-- Extract to read follows --

# Making sinkers ?



## Stampede (Apr 11, 2004)

Thinking of making my own sinkers. Want to share what kind of kit you have, cost for kit, lead etc. Thanks.


----------



## tylerd1994 (May 11, 2009)

You need molds which are the most expensive part. Do it molds are $40-50 each. If you go on eBay you can get palmer molds for pretty cheap sometimes $15-20. You can source lead online for its current price. Sometimes you can get old wheel weights from scrap yards or tire places. Then you need a heat source. The lee pots are nice but around $50-60


----------



## Mrwiggler (Jan 26, 2017)

I pour alot of jigs , and sinkers. Like tylerd1994 stated, the initial costs, set you back pretty good. Lead , also ,is getting more expensive. Electric to run melting pot,and any inserts you might need. I believe, unless your going to get into it to sell, you'd be better off, buying sinkers.....!

-- Extract to read concluded --
-- Data to examine follows --

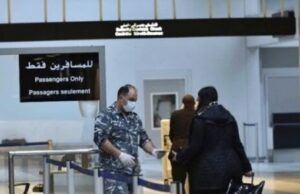 Segurança Geral do Líbano explica o que fazer em casos de roubo ou extravio de passaporte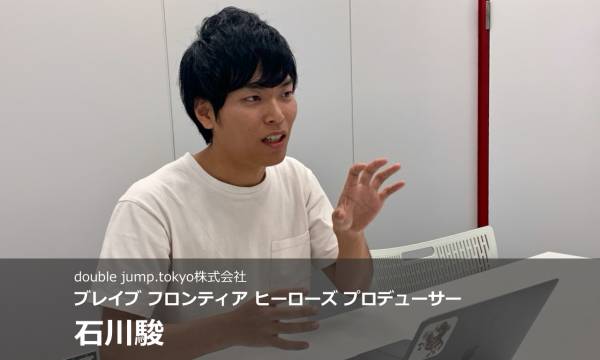 【インタビュー】マイクリからブレヒロへ double jump.tokyo株式会社 石川駿氏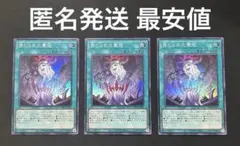 2026年最新】禁じられた聖冠の人気アイテム - メルカリ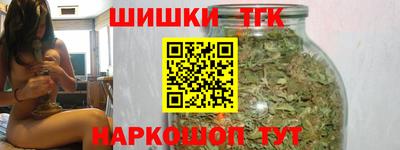 кокаин колумбия Канаш
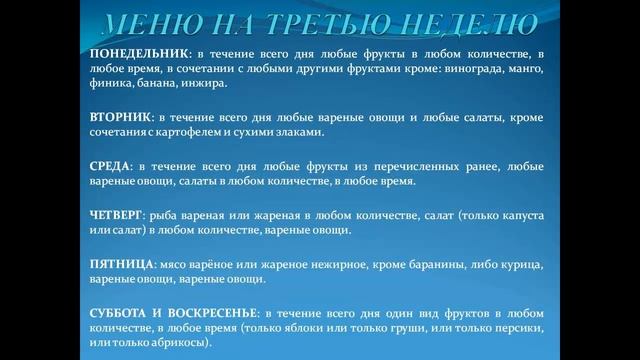 Диета для похудения. Яичная диета, диета Магги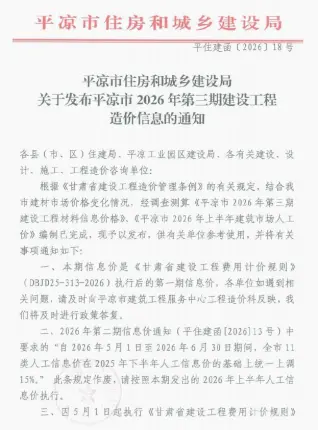 平凉2026年5、6月(第3期)信息价封面
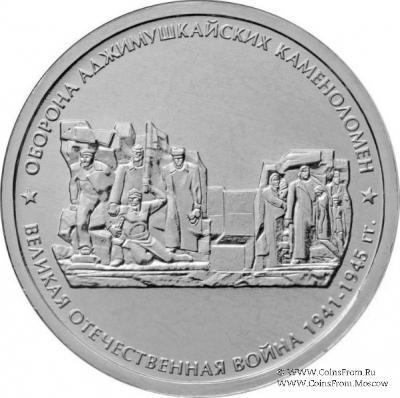 5 рублей 2015 г. (Оборона Аджимушкайских каменоломен)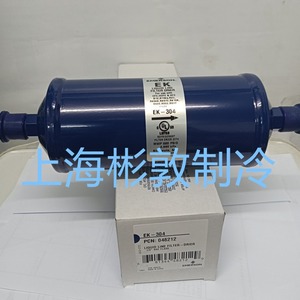 Filtre déshydrateur de ligne de liquide Emerson EK-304S pour systèmes de réfrigération, construction métallique - Product Image 4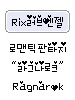 Icon of Love Angel Magic Powder Box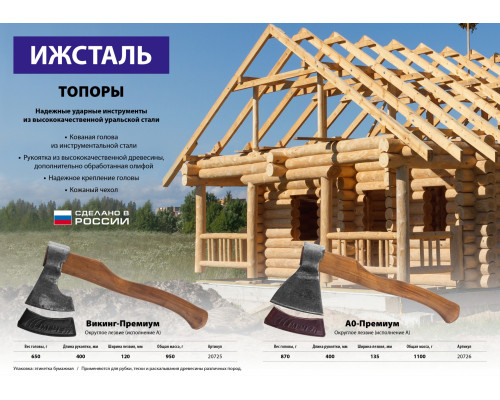 Кованый топор Ижсталь-ТНП Викинг-Премиум 650/950 г, деревянная рукоятка, 400 мм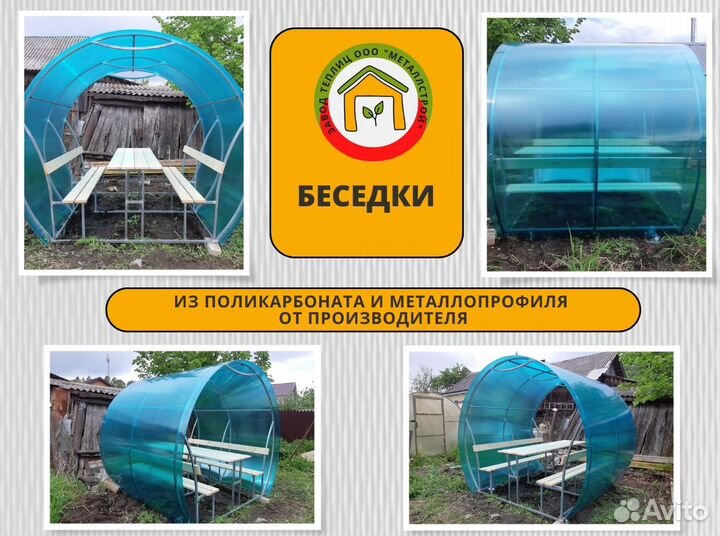 Беседка из поликарбоната садовая
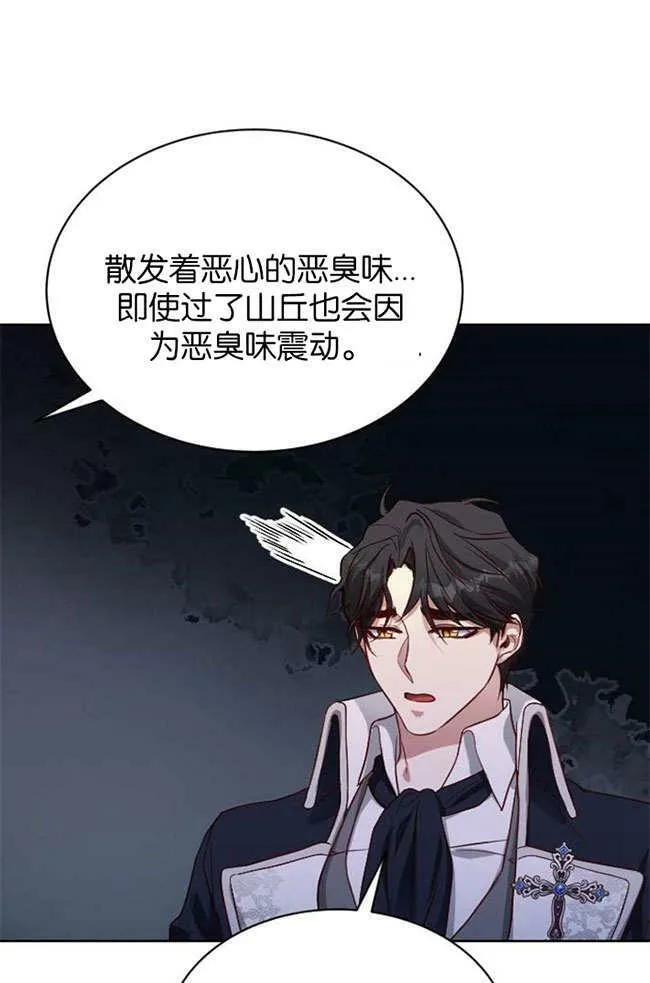 第3话 第32页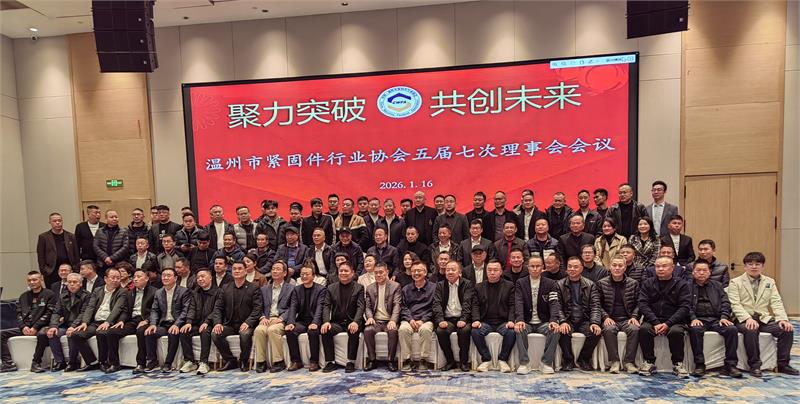 温州市紧固件行业协会五届七次理事会会议圆满举行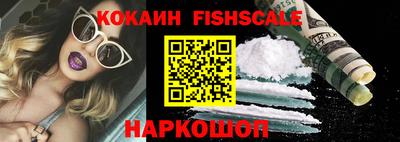 эйфоретик Заводоуковск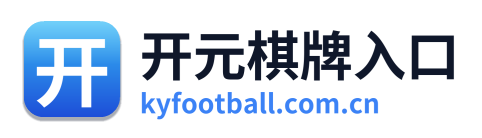 开元棋牌入口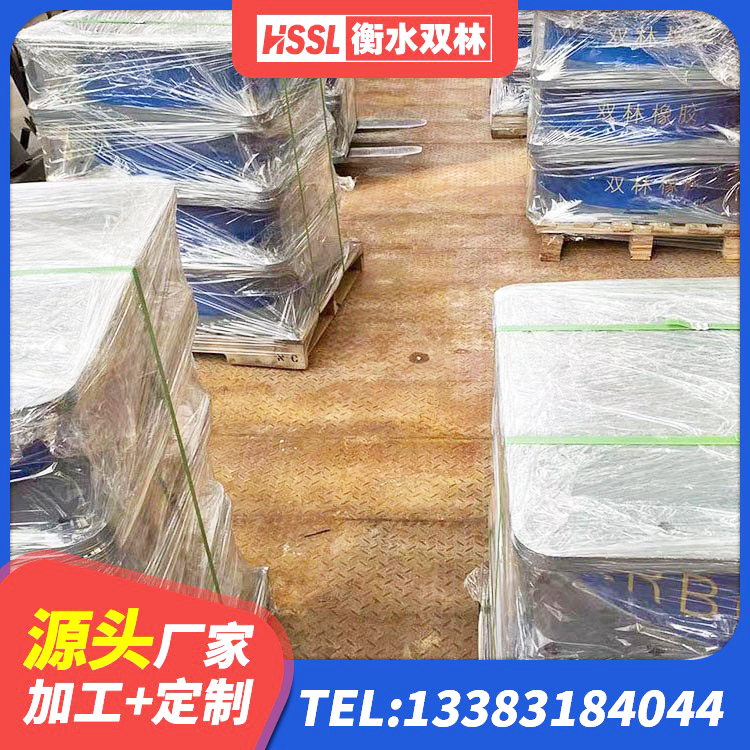 宣恩县钢结构减震支座厂家电话 宣恩县建筑高阻尼支座源头工厂 宣恩县隔震高阻尼支座厂家 宣恩县水平分散型橡胶支座厂家 - 第2张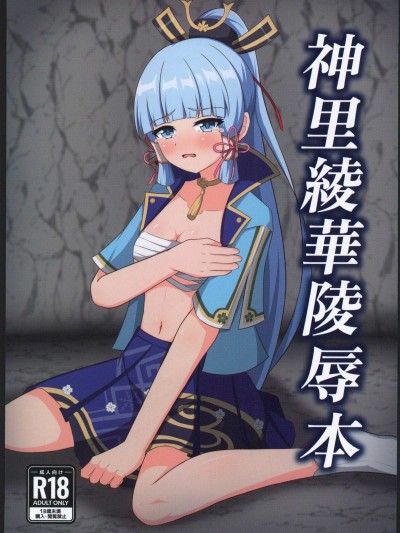 神里绫华陵辱本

-- Data to examine concluded --

Aim of the task =>
In the thread on making sinkers, list every dollar price range given, along with the item each one applies to.

Your response =>
- Do it molds: $40-50 each
- Palmer molds on eBay: sometimes $15-20
- Lee pots: around $50-60